> **TRECHO DA PÁGINA**:
Julian Alexienco Portillo, professor de ciências econômicas da Universidade Presbiteriana Mackenzie e especialista em escolas de pensamento econômico liberal, acredita que seria, sim, um risco, mas que poderia ser minimizado com um prazo determinado de vigência e regras mais rígidas.
“Em um momento que a economia ainda estava em recuperação por conta da pandemia, [a carteira verde e amarela] era uma forma de estimular, de dar uma oportunidade para o jovem entrar no mercado de trabalho com carteira assinada em vez de um estágio ou um trainee, mesmo com menos direitos no começo”, analisa.
Mas, para o deputado Rogério Correia, mesmo esse prazo determinado poderia correr o risco de se tornar permanente. Ele afirma que já havia emendas prontas a serem adicionadas que permitiriam a contratação por mais tempo.

> **TAREFA A FAZER**:
Retome o trecho sobre a carteira verde e amarela e siga escrevendo a partir da última frase dele. As linhas que vêm mais abaixo não têm nada a ver com isto.

> **OS DADOS**:
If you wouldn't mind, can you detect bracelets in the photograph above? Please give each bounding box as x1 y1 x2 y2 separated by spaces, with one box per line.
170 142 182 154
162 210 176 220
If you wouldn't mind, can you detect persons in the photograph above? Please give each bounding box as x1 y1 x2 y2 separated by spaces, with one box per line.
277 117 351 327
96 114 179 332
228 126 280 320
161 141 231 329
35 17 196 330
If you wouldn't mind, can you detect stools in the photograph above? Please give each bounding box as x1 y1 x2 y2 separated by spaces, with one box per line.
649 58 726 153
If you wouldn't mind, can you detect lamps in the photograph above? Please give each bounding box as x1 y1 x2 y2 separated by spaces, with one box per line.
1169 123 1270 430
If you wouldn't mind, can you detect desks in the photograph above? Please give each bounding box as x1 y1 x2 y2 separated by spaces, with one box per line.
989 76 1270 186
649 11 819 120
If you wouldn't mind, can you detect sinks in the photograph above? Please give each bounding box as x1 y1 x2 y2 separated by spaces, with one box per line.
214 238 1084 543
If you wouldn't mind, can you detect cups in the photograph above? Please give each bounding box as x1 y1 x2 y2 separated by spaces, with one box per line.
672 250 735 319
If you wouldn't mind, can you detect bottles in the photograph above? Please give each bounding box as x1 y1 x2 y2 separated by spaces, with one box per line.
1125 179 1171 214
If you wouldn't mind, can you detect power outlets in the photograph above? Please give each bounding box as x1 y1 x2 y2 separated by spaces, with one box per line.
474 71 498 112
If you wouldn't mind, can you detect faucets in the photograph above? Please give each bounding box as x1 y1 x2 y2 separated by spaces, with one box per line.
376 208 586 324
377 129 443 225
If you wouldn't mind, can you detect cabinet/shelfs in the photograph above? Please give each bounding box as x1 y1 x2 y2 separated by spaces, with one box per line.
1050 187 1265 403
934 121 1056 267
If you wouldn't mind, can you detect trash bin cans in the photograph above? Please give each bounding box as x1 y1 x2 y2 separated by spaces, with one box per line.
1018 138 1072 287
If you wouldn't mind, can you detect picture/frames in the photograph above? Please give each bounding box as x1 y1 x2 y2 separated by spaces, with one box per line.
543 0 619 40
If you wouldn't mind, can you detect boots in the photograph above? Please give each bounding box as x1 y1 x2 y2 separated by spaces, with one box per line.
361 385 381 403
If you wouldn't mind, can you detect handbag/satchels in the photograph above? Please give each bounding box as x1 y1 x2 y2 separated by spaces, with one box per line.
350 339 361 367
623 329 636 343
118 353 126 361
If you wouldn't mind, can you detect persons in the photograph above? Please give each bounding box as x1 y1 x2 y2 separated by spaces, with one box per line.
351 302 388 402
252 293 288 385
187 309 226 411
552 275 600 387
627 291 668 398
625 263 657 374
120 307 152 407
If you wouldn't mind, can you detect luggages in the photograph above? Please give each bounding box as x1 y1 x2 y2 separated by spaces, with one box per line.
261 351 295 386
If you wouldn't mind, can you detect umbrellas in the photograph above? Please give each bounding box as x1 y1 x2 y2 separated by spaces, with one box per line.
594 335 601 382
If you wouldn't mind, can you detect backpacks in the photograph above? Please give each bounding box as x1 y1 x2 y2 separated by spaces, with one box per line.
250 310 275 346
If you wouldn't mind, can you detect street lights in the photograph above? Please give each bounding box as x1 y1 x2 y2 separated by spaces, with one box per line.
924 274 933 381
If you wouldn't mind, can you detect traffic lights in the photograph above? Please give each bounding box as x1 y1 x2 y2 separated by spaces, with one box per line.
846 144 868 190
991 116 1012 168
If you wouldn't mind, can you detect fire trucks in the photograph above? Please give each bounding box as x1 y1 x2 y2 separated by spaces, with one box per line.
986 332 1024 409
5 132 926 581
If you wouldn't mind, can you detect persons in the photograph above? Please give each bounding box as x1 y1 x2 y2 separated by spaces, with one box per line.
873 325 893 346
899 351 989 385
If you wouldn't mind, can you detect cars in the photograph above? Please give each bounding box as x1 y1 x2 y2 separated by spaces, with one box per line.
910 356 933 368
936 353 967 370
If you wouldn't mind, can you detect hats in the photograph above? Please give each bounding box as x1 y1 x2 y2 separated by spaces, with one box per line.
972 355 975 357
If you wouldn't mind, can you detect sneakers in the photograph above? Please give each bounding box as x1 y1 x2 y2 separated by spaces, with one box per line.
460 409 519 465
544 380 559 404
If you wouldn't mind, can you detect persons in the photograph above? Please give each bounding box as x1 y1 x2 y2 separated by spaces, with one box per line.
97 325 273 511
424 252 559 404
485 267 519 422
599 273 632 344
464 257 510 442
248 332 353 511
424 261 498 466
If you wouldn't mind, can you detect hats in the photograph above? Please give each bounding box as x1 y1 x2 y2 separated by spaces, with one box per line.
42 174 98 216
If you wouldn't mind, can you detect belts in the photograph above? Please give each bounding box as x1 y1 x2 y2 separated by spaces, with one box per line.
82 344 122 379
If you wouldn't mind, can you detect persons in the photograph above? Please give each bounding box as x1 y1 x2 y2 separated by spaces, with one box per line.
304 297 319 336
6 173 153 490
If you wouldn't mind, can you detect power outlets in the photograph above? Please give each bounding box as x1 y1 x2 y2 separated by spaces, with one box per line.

> **RESULTADO DA TAREFA**:
Para o parlamentar, não haveria geração de empregos, e sim a substituição de um quarto da folha de trabalho das empresas por essa modalidade mais barata. “Na prática, faz com que sejam mandados embora trabalhadores com direitos, substituídos por esses sem direitos. A carteira verde e amarela não gera emprego, ela só tira direitos”, diz.
Na mesma linha, uma nota técnica do Departamento Intersindical de Estatística e Estudos Socioeconômicos (Dieese) publicada durante a tramitação da medida provisória rejeitada pelo Senado, afirmava que a contratação via "carteira verde e amarela" e outras modalidades previstas na minirreforma trabalhista elevaria a quantidade de postos de trabalho de “baixa qualidade”.
“A proposta aprovada na Câmara tende, inclusive, a reforçar e legitimar a contratação e substituição de jovens e adultos, em postos de trabalho cada vez mais instáveis, que não caracterizam vínculo empregatício, mal remunerados e sem proteção previdenciária, ao mesmo tempo em que concede subsídios para as empresas contratantes, gerando efeitos futuros cada vez piores para a estruturação produtiva no país”, dizia o texto.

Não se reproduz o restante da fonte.